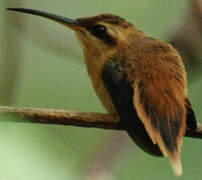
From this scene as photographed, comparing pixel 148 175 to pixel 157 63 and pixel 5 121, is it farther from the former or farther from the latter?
pixel 5 121

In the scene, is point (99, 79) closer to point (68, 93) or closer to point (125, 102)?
point (125, 102)

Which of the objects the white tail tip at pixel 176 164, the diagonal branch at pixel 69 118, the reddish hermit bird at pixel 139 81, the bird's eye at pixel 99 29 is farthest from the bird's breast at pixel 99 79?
the white tail tip at pixel 176 164

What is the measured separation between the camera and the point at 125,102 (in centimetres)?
185

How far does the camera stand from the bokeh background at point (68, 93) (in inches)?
29.7

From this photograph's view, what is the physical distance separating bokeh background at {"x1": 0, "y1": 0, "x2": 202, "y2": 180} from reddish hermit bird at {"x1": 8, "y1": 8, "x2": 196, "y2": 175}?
132 millimetres

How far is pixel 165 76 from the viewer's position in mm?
1917

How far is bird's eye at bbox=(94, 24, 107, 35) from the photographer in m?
2.11

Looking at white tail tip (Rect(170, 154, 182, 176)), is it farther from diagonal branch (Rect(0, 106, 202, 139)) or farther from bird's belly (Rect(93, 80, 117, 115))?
bird's belly (Rect(93, 80, 117, 115))

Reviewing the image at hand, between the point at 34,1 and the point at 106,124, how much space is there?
1.65m

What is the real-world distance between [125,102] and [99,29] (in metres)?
0.42

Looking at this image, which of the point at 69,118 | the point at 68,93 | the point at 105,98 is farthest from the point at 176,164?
the point at 68,93

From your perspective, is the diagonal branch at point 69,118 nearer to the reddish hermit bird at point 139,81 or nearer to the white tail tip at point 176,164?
the reddish hermit bird at point 139,81

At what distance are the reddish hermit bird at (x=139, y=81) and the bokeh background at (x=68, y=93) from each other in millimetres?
132

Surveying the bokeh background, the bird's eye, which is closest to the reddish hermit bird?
the bird's eye
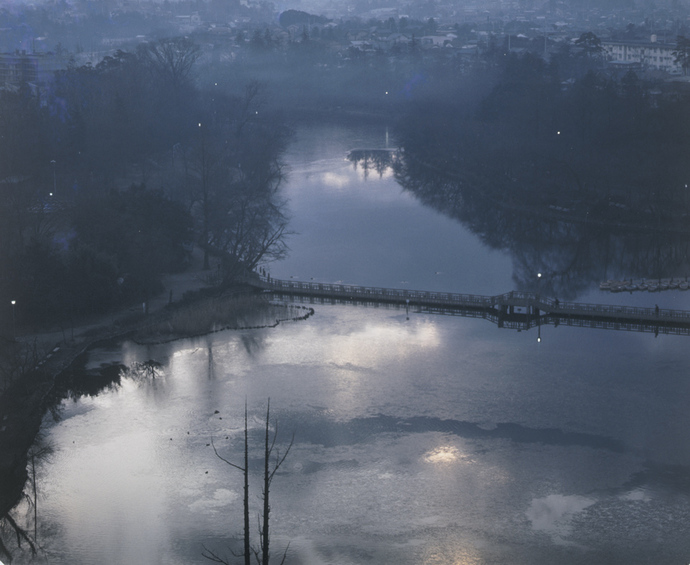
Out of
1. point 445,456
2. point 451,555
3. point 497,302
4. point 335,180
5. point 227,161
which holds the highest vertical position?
point 227,161

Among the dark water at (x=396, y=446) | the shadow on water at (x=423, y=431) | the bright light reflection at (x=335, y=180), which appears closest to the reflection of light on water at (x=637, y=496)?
the dark water at (x=396, y=446)

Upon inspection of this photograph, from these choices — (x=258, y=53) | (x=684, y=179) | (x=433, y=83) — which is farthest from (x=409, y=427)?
(x=258, y=53)

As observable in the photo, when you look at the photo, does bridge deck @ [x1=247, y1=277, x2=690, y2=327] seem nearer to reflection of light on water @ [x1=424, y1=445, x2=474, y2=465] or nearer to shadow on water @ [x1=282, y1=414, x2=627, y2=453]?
shadow on water @ [x1=282, y1=414, x2=627, y2=453]

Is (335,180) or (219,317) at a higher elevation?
(335,180)

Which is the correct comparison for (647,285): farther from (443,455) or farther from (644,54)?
(644,54)

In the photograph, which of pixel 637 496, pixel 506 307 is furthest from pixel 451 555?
pixel 506 307
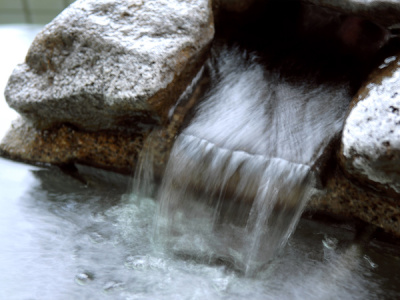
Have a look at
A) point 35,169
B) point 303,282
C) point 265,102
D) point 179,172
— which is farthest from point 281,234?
point 35,169

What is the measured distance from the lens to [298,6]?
2.65 meters

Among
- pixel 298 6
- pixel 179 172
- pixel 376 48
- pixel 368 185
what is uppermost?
pixel 298 6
----------------------------------------
__WHAT YOU ARE ASKED TO DO__
Quote exactly, and only, the lines from the one containing "As observable in" through the last line of the records above, both included; leave out any pictures.

__OUTPUT FOR THIS EXERCISE__
As observable in the photo, when you look at the photo, does bridge deck @ [x1=247, y1=277, x2=690, y2=327] seem nearer to reflection of light on water @ [x1=424, y1=445, x2=474, y2=465] or nearer to shadow on water @ [x1=282, y1=414, x2=627, y2=453]?
shadow on water @ [x1=282, y1=414, x2=627, y2=453]

Is (335,180) or (219,317) at a higher elevation?
(335,180)

Which is the correct comparison for (647,285): farther from (443,455) or farther from (644,54)?
(644,54)

In the photograph, which of pixel 637 496, pixel 506 307 is furthest from pixel 451 555?
pixel 506 307
Have a look at
A) point 35,169
B) point 303,282
C) point 265,102
D) point 179,172
— which is farthest from point 281,234?
point 35,169

What is the measured distance from the lens to [298,6]?
2.65 meters

Among
- pixel 298 6
- pixel 179 172
- pixel 376 48
- pixel 368 185
what is uppermost?
pixel 298 6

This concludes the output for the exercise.